The result of the operation is:

------End of execution of the main thread---
ThreadPoolExecutor-0_1 performs the sum operation and the sum is = 0
ThreadPoolExecutor-0_0 The sum obtained by performing the sum operation is = 0
ThreadPoolExecutor-0_3 The sum obtained by performing the sum operation is = 3
ThreadPoolExecutor-0_2 performs the sum operation and the sum is = 1
... omit part of the result...
ThreadPoolExecutor-0_1 performs the sum operation and the sum is = 4656
The sum obtained by ThreadPoolExecutor-0_2 is = 4753
ThreadPoolExecutor-0_0 performs the sum operation and the sum is = 4560
The sum obtained by ThreadPoolExecutor-0_3 is = 4851

As you can see from the running results: 1 is the same thread to perform these tasks, and all the tasks have not been discarded. And the tasks are performed on a first-come-first-served basis.
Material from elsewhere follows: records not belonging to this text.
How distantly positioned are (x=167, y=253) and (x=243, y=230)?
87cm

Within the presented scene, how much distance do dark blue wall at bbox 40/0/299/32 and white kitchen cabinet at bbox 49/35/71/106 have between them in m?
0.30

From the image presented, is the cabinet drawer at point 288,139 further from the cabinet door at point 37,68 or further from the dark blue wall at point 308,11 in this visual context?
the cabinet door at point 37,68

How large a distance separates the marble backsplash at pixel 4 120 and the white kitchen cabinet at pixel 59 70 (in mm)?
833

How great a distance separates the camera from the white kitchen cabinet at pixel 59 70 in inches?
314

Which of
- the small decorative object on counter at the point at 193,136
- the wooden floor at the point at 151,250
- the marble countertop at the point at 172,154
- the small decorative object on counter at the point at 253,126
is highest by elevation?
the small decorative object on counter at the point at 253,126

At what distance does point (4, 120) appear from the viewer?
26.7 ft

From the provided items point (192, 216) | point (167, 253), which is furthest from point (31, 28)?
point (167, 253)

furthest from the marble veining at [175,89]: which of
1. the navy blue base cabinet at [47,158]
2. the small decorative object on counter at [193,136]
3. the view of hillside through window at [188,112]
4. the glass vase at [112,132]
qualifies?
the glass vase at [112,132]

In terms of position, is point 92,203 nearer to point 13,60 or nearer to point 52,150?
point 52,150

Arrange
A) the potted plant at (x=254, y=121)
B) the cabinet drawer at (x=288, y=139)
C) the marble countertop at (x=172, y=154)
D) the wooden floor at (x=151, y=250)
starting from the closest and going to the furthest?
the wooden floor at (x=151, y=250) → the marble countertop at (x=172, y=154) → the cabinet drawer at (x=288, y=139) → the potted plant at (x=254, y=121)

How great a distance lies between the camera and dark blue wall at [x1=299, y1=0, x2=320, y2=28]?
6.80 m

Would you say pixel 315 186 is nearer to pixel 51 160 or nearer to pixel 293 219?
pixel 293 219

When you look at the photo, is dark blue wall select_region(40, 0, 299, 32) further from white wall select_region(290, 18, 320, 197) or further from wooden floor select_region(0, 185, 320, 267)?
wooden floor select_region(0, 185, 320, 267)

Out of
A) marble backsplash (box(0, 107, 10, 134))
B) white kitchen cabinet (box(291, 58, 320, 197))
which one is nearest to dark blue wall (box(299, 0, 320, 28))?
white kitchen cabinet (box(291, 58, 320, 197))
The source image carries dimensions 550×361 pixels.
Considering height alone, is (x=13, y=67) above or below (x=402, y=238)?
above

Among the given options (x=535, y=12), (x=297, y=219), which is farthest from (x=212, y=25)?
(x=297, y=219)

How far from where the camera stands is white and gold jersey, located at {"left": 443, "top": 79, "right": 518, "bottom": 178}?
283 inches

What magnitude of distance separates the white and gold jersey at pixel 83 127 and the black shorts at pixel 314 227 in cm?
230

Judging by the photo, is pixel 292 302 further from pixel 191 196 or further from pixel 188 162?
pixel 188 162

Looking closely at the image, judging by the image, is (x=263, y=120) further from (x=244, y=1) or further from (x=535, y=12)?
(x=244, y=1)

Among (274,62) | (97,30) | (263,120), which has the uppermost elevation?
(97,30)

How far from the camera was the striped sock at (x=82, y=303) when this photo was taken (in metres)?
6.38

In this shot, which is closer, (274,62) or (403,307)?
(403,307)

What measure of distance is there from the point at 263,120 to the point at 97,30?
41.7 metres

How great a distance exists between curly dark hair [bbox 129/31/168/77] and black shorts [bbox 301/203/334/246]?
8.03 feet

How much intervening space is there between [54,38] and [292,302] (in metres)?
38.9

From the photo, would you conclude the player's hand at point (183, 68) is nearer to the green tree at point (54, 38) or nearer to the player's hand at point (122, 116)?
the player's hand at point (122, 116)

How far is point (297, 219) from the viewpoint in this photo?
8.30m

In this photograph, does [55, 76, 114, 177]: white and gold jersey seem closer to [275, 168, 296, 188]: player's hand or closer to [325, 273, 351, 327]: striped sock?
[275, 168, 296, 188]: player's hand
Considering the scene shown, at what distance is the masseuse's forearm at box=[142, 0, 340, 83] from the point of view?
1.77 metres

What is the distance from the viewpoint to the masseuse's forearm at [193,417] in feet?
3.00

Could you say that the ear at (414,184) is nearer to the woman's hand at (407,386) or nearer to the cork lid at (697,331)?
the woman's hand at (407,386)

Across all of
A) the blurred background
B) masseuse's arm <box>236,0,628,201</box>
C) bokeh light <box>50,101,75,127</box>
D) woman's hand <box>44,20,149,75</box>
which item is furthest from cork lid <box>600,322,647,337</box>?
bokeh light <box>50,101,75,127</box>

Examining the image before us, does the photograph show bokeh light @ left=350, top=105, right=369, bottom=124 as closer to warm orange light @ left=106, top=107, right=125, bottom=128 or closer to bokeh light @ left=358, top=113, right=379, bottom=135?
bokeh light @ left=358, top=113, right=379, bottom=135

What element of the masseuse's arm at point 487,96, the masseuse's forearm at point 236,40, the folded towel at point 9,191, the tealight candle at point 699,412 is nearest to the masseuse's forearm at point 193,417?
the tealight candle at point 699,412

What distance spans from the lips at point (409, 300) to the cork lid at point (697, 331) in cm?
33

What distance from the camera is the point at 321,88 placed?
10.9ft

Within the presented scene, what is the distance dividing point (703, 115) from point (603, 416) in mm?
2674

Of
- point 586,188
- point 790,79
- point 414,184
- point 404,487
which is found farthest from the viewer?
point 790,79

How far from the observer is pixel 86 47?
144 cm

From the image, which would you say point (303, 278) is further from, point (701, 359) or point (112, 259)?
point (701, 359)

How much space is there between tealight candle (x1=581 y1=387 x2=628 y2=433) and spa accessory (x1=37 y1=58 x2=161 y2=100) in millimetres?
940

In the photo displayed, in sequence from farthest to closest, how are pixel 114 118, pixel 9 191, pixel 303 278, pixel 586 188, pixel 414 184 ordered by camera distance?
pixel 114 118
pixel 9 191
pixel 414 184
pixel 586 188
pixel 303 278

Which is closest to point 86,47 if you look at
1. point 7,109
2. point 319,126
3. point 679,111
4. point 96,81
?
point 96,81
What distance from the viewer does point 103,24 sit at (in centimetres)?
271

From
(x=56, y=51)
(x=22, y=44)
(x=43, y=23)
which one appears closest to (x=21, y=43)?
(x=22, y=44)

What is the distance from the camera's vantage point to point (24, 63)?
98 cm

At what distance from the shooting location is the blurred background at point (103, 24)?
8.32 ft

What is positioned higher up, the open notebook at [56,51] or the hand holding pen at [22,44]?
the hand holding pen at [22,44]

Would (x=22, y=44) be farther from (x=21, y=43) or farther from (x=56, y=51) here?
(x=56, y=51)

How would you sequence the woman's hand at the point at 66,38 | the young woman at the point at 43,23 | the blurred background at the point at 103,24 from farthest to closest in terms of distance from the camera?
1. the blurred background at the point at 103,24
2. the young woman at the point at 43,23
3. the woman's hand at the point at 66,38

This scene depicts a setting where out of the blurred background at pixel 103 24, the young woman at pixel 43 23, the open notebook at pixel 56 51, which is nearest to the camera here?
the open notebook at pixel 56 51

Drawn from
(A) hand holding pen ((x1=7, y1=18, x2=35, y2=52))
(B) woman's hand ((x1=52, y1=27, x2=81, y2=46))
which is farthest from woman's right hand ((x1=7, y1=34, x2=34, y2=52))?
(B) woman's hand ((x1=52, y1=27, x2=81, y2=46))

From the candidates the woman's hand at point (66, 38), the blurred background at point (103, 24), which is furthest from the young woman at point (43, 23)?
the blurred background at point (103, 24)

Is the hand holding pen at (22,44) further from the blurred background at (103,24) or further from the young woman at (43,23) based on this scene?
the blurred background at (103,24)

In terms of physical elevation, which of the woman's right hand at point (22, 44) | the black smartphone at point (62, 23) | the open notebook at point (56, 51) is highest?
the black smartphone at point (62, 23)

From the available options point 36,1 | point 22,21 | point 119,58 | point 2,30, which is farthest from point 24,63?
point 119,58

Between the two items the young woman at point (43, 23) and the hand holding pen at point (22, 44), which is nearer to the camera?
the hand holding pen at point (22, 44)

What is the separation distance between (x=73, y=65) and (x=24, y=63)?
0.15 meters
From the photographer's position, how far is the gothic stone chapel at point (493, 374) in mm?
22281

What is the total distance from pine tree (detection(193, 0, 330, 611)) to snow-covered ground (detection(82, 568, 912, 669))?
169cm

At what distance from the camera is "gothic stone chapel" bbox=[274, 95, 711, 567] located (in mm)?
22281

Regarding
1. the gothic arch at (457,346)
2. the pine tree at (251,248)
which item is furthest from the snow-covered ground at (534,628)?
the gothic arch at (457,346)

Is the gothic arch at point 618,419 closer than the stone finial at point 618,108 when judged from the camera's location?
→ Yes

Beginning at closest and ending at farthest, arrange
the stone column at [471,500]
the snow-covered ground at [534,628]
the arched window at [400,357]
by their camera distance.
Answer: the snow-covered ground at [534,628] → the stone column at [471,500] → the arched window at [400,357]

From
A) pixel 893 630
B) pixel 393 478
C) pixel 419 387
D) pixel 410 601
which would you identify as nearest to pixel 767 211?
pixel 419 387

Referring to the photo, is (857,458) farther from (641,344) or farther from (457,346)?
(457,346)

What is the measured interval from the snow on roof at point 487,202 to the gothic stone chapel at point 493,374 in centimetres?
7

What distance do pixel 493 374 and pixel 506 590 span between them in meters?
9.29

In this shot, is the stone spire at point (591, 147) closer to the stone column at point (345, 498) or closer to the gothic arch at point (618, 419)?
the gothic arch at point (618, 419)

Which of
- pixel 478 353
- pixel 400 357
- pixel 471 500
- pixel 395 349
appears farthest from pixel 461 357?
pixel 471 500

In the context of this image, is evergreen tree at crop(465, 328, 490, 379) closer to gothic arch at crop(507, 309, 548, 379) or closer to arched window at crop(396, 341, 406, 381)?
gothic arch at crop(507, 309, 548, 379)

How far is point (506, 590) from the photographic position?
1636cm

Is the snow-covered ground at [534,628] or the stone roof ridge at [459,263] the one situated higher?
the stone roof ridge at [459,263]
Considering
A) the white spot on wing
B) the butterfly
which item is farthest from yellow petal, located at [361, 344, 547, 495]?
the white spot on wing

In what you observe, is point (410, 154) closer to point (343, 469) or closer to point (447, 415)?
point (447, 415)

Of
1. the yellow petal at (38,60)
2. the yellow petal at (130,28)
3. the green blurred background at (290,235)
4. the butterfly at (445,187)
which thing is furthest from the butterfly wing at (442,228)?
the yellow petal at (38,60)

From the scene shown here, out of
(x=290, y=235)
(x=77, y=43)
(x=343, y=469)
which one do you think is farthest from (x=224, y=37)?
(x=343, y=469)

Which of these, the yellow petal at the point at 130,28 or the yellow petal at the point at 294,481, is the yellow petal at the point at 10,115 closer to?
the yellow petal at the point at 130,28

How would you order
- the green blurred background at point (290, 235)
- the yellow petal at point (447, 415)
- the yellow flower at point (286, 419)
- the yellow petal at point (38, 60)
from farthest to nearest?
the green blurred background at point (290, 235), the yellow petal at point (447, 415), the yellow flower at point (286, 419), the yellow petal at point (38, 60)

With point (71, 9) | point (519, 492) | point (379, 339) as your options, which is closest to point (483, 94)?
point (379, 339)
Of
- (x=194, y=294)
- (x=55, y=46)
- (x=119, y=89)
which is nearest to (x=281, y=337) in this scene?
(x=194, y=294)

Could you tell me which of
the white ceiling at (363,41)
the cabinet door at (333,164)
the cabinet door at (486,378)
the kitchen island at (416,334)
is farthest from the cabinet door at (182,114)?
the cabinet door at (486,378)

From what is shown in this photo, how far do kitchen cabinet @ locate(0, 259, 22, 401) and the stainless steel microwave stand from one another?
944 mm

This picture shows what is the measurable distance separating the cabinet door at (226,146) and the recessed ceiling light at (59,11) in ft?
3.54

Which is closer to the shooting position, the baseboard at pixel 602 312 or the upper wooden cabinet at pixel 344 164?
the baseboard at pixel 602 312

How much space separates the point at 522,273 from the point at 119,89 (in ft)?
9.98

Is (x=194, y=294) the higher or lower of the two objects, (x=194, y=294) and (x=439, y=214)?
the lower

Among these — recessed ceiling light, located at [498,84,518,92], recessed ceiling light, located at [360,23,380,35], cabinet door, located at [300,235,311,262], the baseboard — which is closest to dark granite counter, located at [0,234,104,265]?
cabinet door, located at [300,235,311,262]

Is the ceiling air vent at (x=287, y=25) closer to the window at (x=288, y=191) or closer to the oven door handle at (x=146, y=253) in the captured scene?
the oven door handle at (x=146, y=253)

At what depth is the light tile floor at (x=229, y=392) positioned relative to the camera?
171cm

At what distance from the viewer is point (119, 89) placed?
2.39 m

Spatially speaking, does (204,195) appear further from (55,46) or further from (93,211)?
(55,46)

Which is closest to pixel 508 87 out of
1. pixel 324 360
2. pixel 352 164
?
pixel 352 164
Here we need to talk about the default buffer queue of thread pool. self._work_queue = queue.Queue() This statement creates a buffer queue of unlimited size. This queue is an FIFO (first in, first out) regular queue. Therefore, when the number of tasks exceeds the maximum number of threads, the tasks will be temporarily placed in the buffer queue queue. When the thread is idle, the task will be taken out of the buffer queue for execution.
The queue has a parameter maxsize that limits the size of the queue. If the queue reaches the maximum size of the queue, it is locked, and when elements are added again, it is blocked until the elements in the queue are consumed. If maxsize is set to 0 or negative, the size of the queue is unlimited.